[Visual spatial reasoning items]
====

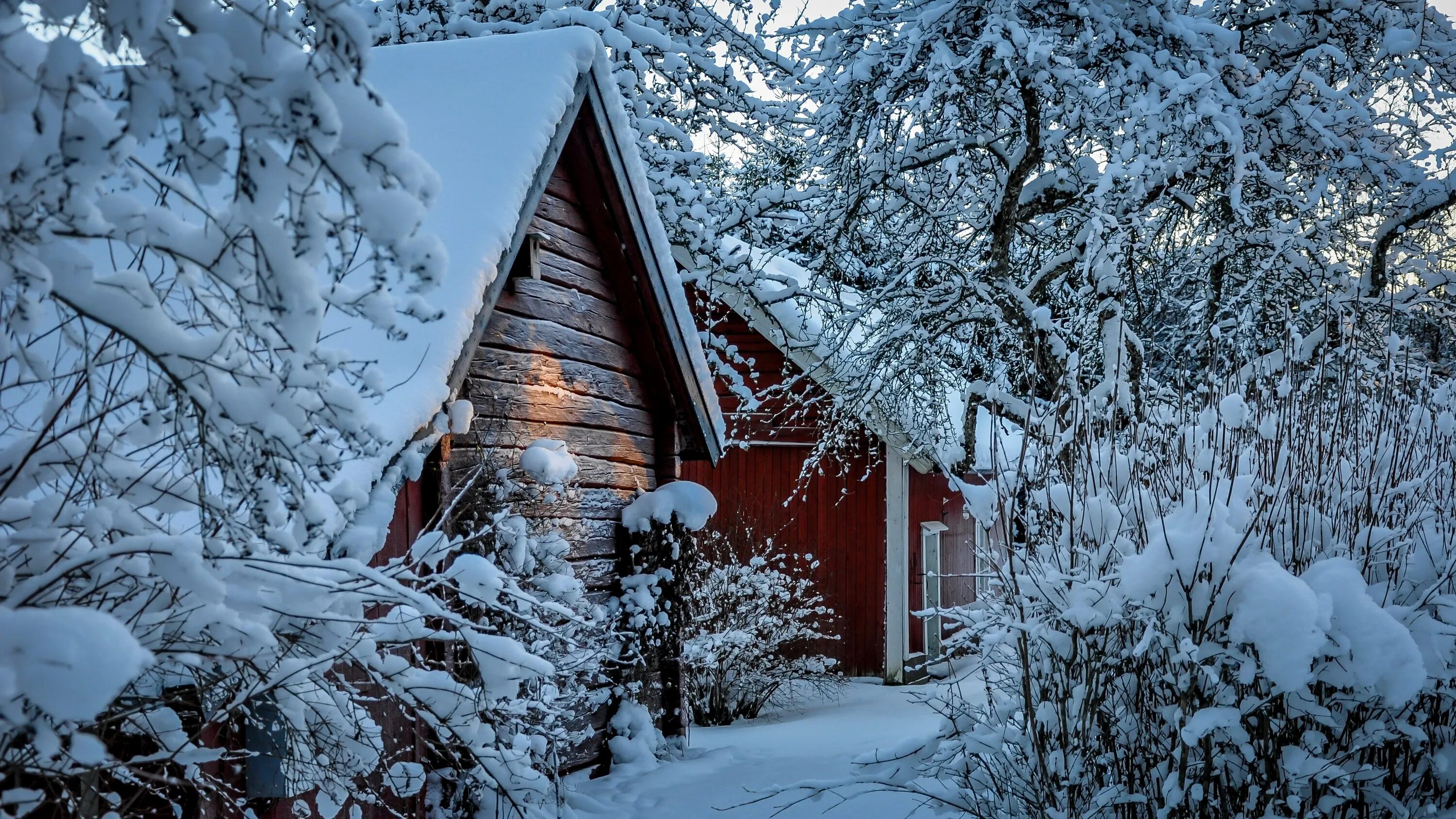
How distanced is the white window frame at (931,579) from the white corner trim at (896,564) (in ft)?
1.29

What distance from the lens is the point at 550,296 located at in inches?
278

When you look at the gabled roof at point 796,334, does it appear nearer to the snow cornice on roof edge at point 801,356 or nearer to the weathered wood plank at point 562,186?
the snow cornice on roof edge at point 801,356

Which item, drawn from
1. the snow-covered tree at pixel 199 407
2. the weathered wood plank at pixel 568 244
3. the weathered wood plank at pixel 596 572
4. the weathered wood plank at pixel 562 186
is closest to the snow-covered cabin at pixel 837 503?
the weathered wood plank at pixel 596 572

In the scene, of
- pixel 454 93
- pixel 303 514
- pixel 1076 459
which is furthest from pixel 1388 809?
pixel 454 93

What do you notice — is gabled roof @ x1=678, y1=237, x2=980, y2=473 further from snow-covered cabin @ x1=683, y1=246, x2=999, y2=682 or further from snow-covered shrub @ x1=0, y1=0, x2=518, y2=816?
snow-covered shrub @ x1=0, y1=0, x2=518, y2=816

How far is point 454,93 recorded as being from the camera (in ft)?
22.8

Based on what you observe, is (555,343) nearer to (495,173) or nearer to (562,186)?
(562,186)

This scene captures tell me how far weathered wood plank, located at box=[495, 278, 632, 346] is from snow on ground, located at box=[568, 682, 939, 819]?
2923mm

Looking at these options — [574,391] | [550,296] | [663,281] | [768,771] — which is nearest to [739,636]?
[768,771]

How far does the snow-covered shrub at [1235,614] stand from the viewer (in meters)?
3.70

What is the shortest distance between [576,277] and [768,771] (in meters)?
3.71

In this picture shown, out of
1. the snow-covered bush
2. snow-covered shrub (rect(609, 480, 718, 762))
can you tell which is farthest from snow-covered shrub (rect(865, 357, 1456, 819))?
the snow-covered bush

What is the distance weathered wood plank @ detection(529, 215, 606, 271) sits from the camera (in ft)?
22.8

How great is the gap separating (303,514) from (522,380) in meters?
4.24
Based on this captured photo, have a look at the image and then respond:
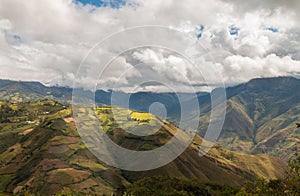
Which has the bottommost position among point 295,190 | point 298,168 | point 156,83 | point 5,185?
point 5,185

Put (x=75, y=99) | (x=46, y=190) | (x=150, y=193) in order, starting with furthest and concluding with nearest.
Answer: (x=46, y=190) → (x=150, y=193) → (x=75, y=99)

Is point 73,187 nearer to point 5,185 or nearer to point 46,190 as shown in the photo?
point 46,190

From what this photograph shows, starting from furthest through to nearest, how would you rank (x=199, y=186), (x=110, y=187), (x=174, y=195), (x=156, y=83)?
1. (x=110, y=187)
2. (x=199, y=186)
3. (x=174, y=195)
4. (x=156, y=83)

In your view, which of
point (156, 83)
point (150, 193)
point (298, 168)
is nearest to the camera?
point (298, 168)

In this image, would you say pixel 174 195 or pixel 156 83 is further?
pixel 174 195

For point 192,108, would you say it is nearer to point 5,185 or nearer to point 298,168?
point 298,168

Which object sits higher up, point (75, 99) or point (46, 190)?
point (75, 99)

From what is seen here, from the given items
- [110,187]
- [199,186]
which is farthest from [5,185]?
[199,186]

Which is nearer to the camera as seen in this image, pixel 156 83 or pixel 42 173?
pixel 156 83

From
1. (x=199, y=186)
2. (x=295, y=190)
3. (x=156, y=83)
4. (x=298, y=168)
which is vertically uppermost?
(x=156, y=83)

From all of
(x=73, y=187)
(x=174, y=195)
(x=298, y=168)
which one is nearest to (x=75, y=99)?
(x=298, y=168)
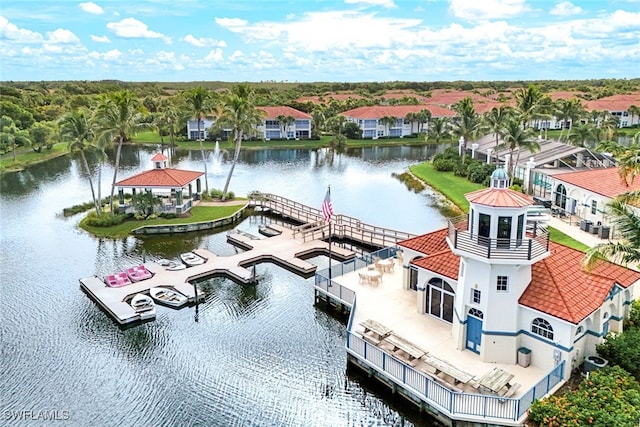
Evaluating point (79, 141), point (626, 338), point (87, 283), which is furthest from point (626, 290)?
point (79, 141)

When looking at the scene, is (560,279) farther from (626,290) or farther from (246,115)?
(246,115)

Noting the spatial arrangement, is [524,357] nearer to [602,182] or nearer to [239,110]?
[602,182]

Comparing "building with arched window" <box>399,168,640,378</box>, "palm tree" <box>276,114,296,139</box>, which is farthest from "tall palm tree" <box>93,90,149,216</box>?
"palm tree" <box>276,114,296,139</box>

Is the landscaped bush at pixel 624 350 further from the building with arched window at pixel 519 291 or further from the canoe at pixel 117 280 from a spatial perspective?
the canoe at pixel 117 280

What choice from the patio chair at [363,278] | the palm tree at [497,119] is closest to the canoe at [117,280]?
the patio chair at [363,278]

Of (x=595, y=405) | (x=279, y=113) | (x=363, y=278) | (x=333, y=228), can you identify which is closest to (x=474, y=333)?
(x=595, y=405)

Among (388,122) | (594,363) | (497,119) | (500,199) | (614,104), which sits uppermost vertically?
(614,104)

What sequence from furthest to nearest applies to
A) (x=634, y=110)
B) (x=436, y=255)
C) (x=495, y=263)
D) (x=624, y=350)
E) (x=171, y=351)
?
(x=634, y=110)
(x=436, y=255)
(x=171, y=351)
(x=624, y=350)
(x=495, y=263)
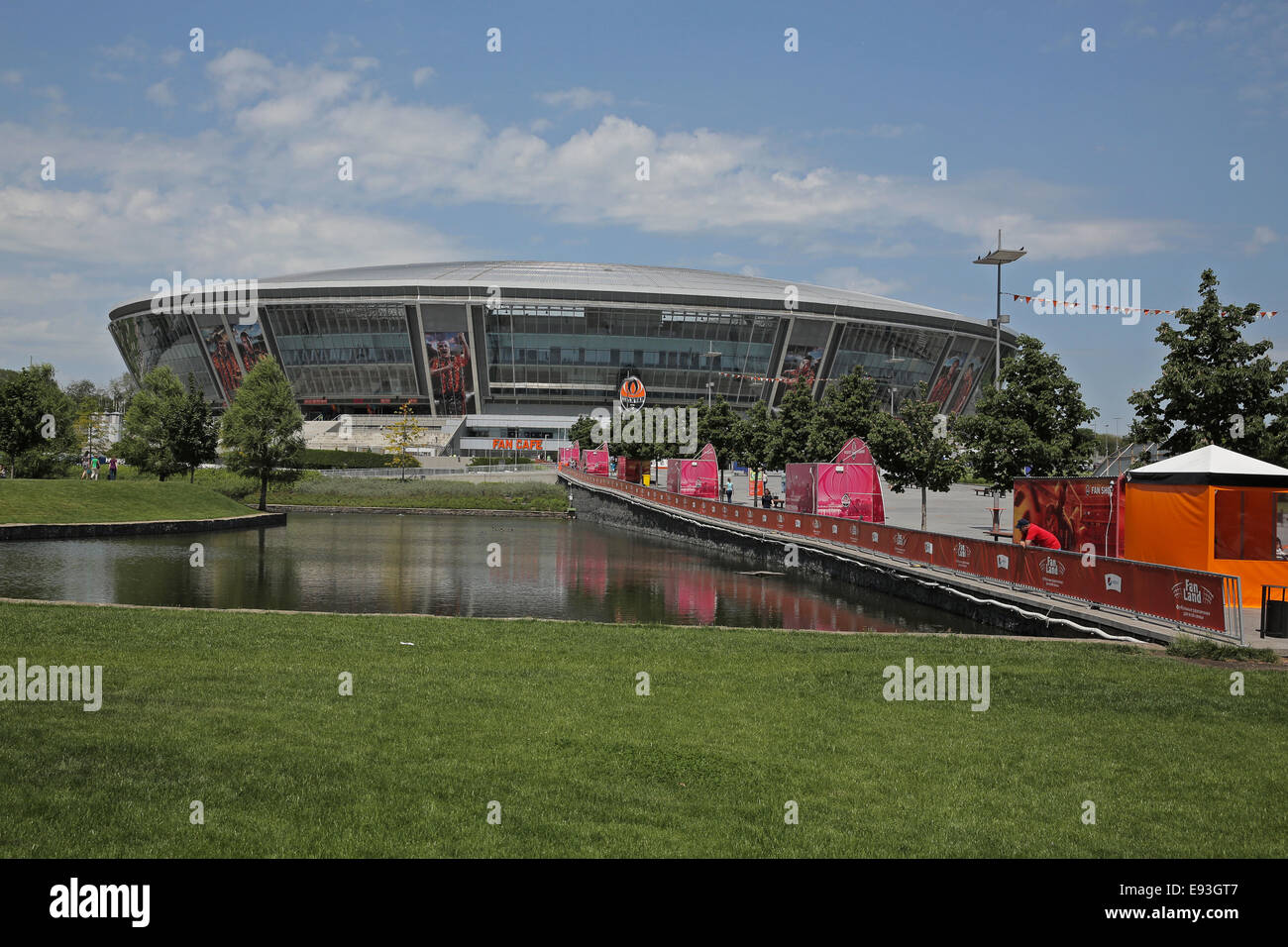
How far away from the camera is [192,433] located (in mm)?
58469

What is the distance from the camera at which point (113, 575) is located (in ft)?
84.3

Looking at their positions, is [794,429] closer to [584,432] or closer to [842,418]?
[842,418]

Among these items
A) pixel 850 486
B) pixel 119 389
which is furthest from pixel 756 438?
pixel 119 389

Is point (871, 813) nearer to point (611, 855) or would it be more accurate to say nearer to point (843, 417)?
point (611, 855)

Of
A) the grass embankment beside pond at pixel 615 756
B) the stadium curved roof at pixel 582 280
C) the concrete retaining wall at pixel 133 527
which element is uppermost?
the stadium curved roof at pixel 582 280

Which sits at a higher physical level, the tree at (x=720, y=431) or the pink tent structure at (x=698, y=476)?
the tree at (x=720, y=431)

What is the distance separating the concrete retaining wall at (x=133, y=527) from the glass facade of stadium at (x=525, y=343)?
2556 inches

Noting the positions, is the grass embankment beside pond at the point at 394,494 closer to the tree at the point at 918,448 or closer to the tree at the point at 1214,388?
the tree at the point at 918,448

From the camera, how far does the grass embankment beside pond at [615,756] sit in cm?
641

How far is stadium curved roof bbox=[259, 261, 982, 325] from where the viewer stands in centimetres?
10988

====

■ **Written request**
Copy out every entry above word for word, but leave out the pictures.

■ **Finished task**
How distanced is the white window frame at (931,579) from the white corner trim at (896,564) (in ft)?
1.29

What distance from the lens is the point at 550,296 located at in inches?
278

When you look at the gabled roof at point 796,334, does it appear nearer to the snow cornice on roof edge at point 801,356 or nearer to the weathered wood plank at point 562,186?
the snow cornice on roof edge at point 801,356

Which item, drawn from
1. the snow-covered tree at pixel 199 407
2. the weathered wood plank at pixel 568 244
3. the weathered wood plank at pixel 596 572
4. the weathered wood plank at pixel 562 186
is closest to the snow-covered cabin at pixel 837 503?
the weathered wood plank at pixel 596 572

In the scene, of
- pixel 454 93
- pixel 303 514
- pixel 1076 459
which is furthest from pixel 1388 809?
pixel 454 93

What do you notice — is gabled roof @ x1=678, y1=237, x2=980, y2=473 further from snow-covered cabin @ x1=683, y1=246, x2=999, y2=682 or further from snow-covered shrub @ x1=0, y1=0, x2=518, y2=816?
snow-covered shrub @ x1=0, y1=0, x2=518, y2=816

How far is point 454,93 recorded as being from the camera (in ft)?
22.8

Based on what you observe, is (555,343) nearer to (495,173) or nearer to (562,186)?
(562,186)

This scene captures tell me how far weathered wood plank, located at box=[495, 278, 632, 346] is from snow on ground, located at box=[568, 682, 939, 819]?
2923mm

Looking at these options — [574,391] | [550,296] | [663,281] | [768,771] — which is nearest to [739,636]?
[768,771]

How far does the snow-covered shrub at [1235,614] stand from the viewer (in meters)?
3.70

What is the shortest distance between [576,277] and [768,771] (in meters)?
3.71

In this picture shown, out of
1. the snow-covered bush
2. snow-covered shrub (rect(609, 480, 718, 762))
can you tell which is farthest from snow-covered shrub (rect(865, 357, 1456, 819))?
the snow-covered bush

What is the distance weathered wood plank @ detection(529, 215, 606, 271) sits from the camera (in ft)?
22.8

How great is the gap separating (303,514) from (522,380) in meters?
4.24
Based on this captured photo, have a look at the image and then respond:
Which has the bottommost position among point 295,190 | point 298,168 | point 156,83 | point 5,185?
point 5,185

Put (x=75, y=99) | (x=46, y=190) | (x=150, y=193) in order, starting with furthest and concluding with nearest.
Answer: (x=46, y=190) → (x=150, y=193) → (x=75, y=99)

Is point 73,187 nearer to point 5,185 or nearer to point 46,190 as shown in the photo?
point 46,190

From what this photograph shows, starting from furthest through to nearest, how would you rank (x=199, y=186), (x=110, y=187), (x=174, y=195), (x=156, y=83)?
1. (x=110, y=187)
2. (x=199, y=186)
3. (x=174, y=195)
4. (x=156, y=83)

In your view, which of
point (156, 83)
point (150, 193)
point (298, 168)
is nearest to the camera?
point (298, 168)

In this image, would you say pixel 174 195 or pixel 156 83 is further?
pixel 174 195

For point 192,108, would you say it is nearer to point 5,185 or nearer to point 298,168?
point 298,168

Which object sits higher up, point (75, 99) or point (46, 190)?
point (75, 99)

From what is seen here, from the given items
- [110,187]
- [199,186]
which is farthest from [5,185]?
[199,186]

Which is nearer to the camera as seen in this image, pixel 156 83 or pixel 42 173?
pixel 156 83

From
1. (x=199, y=186)
2. (x=295, y=190)
3. (x=156, y=83)
4. (x=298, y=168)
which is vertically uppermost?
(x=156, y=83)

From all of
(x=73, y=187)
(x=174, y=195)
(x=298, y=168)
which one is nearest to (x=75, y=99)?
(x=298, y=168)
Evaluating point (79, 141), point (626, 338), point (87, 283), which is furthest from point (626, 290)?
point (79, 141)

When looking at the scene, is (560,279) farther from (626,290) or farther from (246,115)?
(246,115)

Noting the spatial arrangement, is [524,357] nearer to [602,182] or nearer to [239,110]?
[602,182]

Comparing "building with arched window" <box>399,168,640,378</box>, "palm tree" <box>276,114,296,139</box>, which is farthest from "tall palm tree" <box>93,90,149,216</box>?
"palm tree" <box>276,114,296,139</box>

Is the landscaped bush at pixel 624 350 further from the building with arched window at pixel 519 291 or further from the canoe at pixel 117 280 from a spatial perspective?
the canoe at pixel 117 280

What choice from the patio chair at [363,278] | the palm tree at [497,119] is closest to the canoe at [117,280]?
the patio chair at [363,278]

Of (x=595, y=405) | (x=279, y=113) | (x=363, y=278) | (x=333, y=228), can you identify which is closest to (x=474, y=333)?
(x=595, y=405)

Among (388,122) | (594,363) | (497,119) | (500,199) | (614,104), which sits uppermost vertically?
(614,104)

What sequence from furthest to nearest applies to
A) (x=634, y=110)
B) (x=436, y=255)
C) (x=495, y=263)
D) (x=624, y=350)
E) (x=171, y=351)
?
(x=634, y=110)
(x=436, y=255)
(x=171, y=351)
(x=624, y=350)
(x=495, y=263)
How far away from the camera is [192,433] located (in mm)?
58469

What is the distance from the camera at which point (113, 575) is located (in ft)?
84.3

Looking at their positions, is [794,429] closer to [584,432] or closer to [842,418]?
[842,418]

Among these items
A) pixel 850 486
B) pixel 119 389
which is furthest from pixel 756 438?
pixel 119 389

Is point (871, 813) nearer to point (611, 855) or would it be more accurate to say nearer to point (843, 417)?
point (611, 855)

Of
A) the grass embankment beside pond at pixel 615 756
B) the stadium curved roof at pixel 582 280
C) the concrete retaining wall at pixel 133 527
which element is uppermost?
the stadium curved roof at pixel 582 280

Which sits at a higher physical level, the tree at (x=720, y=431) or the pink tent structure at (x=698, y=476)?
the tree at (x=720, y=431)

What is the distance separating the concrete retaining wall at (x=133, y=527) from the glass facade of stadium at (x=525, y=343)?
2556 inches

Noting the positions, is the grass embankment beside pond at the point at 394,494 closer to the tree at the point at 918,448 or closer to the tree at the point at 1214,388?
the tree at the point at 918,448

From the camera, how far does the grass embankment beside pond at [615,756] sit in cm?
641

How far is stadium curved roof bbox=[259, 261, 982, 325] from where the viewer stands in centimetres?
10988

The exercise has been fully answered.